Home Cost Crunch: UBC's Role? - UBC: Fueling, or solving, the problem? As real estate inflation tears Vancouver's social fabric, what's a university to do?

 

By Jim Frankish, Published: April 22, 2008 in theTyee.ca

http://thetyee.ca/Views/2008/04/22/HomeCostCrunch/

 

This is a plea for all Canadians to stop and think about how we define "progress" in our cities and towns.

 

We are bombarded daily by the message that social well-being is best measured by economic growth and indicators such as housing starts. It is as if our only gauge of progress is more -- more housing at higher prices.

 

And yet, we continue to create housing that fewer people can afford. The trend should be alarming for all Canadians.

 

As a professor engaged in research and teaching on health inequities, I believe the University of British Columbia and its community provides a compelling case to study. The UBC Mission & Vision states that we will "promote the values of a civil and sustainable society", and acknowledge our obligations as citizens to "secure a sustainable and equitable future for all." The current situation in Vancouver suggests that the UBC community should greatly strengthen these commitments, particularly when it comes to engaging the poorest and most vulnerable.

 

Unreal estate

Canada Mortgage & Housing Corporation places the average resale price in 2007 for a Vancouver home at $464,500, after 10 straight years of price escalation.

 

Around UBC, a million dollars has become a low price for a home. The RealtyLink website on January 25th, 2008 in the UBC area showed 4 houses for sale at minimum cost of $929,000 and a maximum of $7.68 million. For 13 available townhouses, the minimum was $458,000 and the maximum was $2.38 million. The 57 listed apartments had a minimum price of $348,000 and a maximum of $1.87 million. For a typical mortgage (7 per cent interest, 5 per cent down, 5 year term, 25 year amortization), the minimum household income to purchase the average house ($3.9 million) was $1.1 million with monthly payments of $27,000. For the least expensive apartment, the minimum household income was just under $100,000, with monthly payments of $2,700. This is in a neighborhood where much of the land is leased, not owned.

 

In 2007, public data showed that UBC had roughly 11,748 employees. There were 12 employee groups, including union members, faculty and administrators, and some 43,000 students.

 

At the above prices (with two incomes per household), none of the almost 12,000 employees had a sufficient household income to purchase the average listed house ($3.9 million).

 

Only two per cent could qualify to buy the average townhouse ($1.2 million). Sadly, only 11 per cent could buy the average apartment ($724,000).

 

Finally, UBC had just over 5,000 people in six unionized groups.

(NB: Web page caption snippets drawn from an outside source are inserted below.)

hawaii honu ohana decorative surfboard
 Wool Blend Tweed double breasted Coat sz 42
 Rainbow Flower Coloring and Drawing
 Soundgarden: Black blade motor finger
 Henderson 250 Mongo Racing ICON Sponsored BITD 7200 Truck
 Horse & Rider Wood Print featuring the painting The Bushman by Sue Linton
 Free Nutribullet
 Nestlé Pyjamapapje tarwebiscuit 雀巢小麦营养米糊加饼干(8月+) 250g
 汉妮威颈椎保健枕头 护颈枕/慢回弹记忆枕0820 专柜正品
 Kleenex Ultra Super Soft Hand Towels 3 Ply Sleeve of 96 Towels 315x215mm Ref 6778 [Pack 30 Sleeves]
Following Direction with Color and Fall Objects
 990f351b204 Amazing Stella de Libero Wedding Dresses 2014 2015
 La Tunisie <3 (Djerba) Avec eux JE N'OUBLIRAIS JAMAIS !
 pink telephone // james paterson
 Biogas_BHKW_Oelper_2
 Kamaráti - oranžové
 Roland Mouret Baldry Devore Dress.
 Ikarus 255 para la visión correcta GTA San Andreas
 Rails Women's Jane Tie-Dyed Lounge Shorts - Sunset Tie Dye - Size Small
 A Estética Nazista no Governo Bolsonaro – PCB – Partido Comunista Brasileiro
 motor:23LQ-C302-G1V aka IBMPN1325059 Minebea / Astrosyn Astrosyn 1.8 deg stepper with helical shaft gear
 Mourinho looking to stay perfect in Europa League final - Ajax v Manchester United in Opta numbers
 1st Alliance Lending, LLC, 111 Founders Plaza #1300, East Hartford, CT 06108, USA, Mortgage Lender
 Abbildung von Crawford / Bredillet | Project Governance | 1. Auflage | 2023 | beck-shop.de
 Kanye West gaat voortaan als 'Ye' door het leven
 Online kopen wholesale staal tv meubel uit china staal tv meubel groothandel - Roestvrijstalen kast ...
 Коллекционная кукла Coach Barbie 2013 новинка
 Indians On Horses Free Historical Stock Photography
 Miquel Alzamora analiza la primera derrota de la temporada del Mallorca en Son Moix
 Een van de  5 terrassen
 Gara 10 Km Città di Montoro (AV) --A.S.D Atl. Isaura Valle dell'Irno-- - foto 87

None of them could afford to buy any of the 74 properties above.

 

Slamming the gates

In sum, only 3.5 per cent of the almost 12,000 employees in Canada's third-largest university could afford to purchase property in the "neighborhood." Appropriate/affordable housing is even more problematic for the 43,000 UBC students who are generally younger and less affluent.

 

Magnify this problem across Canada where full-time post-secondary enrolment is expected to grow to 1.3 million in 2013.

 

Like many other universities, UBC can be very proud of several recent initiatives such as Community Service-Learning and the Community Health Initiative by University Students. To its credit, UBC has also built small amounts of non-market and rental housing. But as some of the foremost communities in Canadian society, our universities should be champions for change. They should be leading the charge for affordable housing for their staff and students, and for our most vulnerable citizens.

 

Given the obvious need and UBC's apparent resources, where is the housing for single parents, immigrants/refugees, the working poor, the homeless and low-income students in the new UBC community now taking form on and around campus?

 

Big long term costs

Our recent work (led by colleagues from SFU) shows that the cost of providing adequate housing and support to the absolute homeless in B.C. is $179 million. Provisions for adequate housing in the new UBC community (and elsewhere) would reduce costs for health care, corrections, and emergency shelters. There would be a net cost avoidance of $33 million per year to the province of B.C.

 

We in the richest neighborhoods across Canada should be doing the most, not the least in addressing inequities and improving the 'health' of our region. Why are our poorest citizens and increasing numbers of the middle class being priced out of home ownership in our towns and cities? Housing (like health services) is a "social" good that is too important to leave to the free market in Canada or elsewhere. Human well-being is not a commodity. Canadians must move toward a more sustainable model that adopts a "triple-bottom-line" mentality by giving equitable weight to our economic well-being, environmental preservation, and the promotion of social justice.

 

As a starting point, an immediate, cooperative and substantive investment in affordable and non-market housing for staff and students would go a long way toward meeting the vision statements of universities such as UBC. Second, we must lead and foster a comprehensive public conversation with all Canadians about the true determinants of health -- not just health care but housing, education, income, early child development, and social relations. At present, Canadian media give inordinate coverage to health care issues and largely ignore the 'non-medical' determinants of health. This coverage is at odds with our research which shows that Canadians see homelessness as an urgent social and health issue. They are eager and impatient to have their political, academic and community leaders address the health, social, legal and economic challenges associated with poverty in Canadian cities.

 

Walk the talk

Over the long term, universities across Canada could readily assume a place of greater regional and national leadership in "promoting the values of a civil and sustainable society." In part, this can be done by educating the next generation of decision leaders on the evidence regarding the real determinants of the health of this and future generations. Otherwise, we are all at risk of losing key opportunities and failing in our stated obligation to "secure a sustainable and equitable future for all."

 

The world is coming to Vancouver, and Canada, in 2010 and beyond. If we fail to change, the world will find communities that are increasingly unaffordable, inaccessible, and unfriendly.

 

If so, they surely won't see any real sign of "progress."

 

Dr. Jim Frankish is chair of the Impact on Communities Coalition, a senior scholar at the Michael Smith Foundation for Health Research, and professor & director at the Centre for Population Health Promotion Research, College for Interdisciplinary Studies, and Department of Healthcare & Epidemiology, UBC.

 

Featured Report

2007. Patterson, M., Somers, J., McIntosh, K., Shiell, A. & Frankish, J. Housing and Support for Adults with Severe Addictions and/or Mental Illness in BC, Centre for Applied Research in Mental Health and Addiction (CARMHA), SFU Vancouver.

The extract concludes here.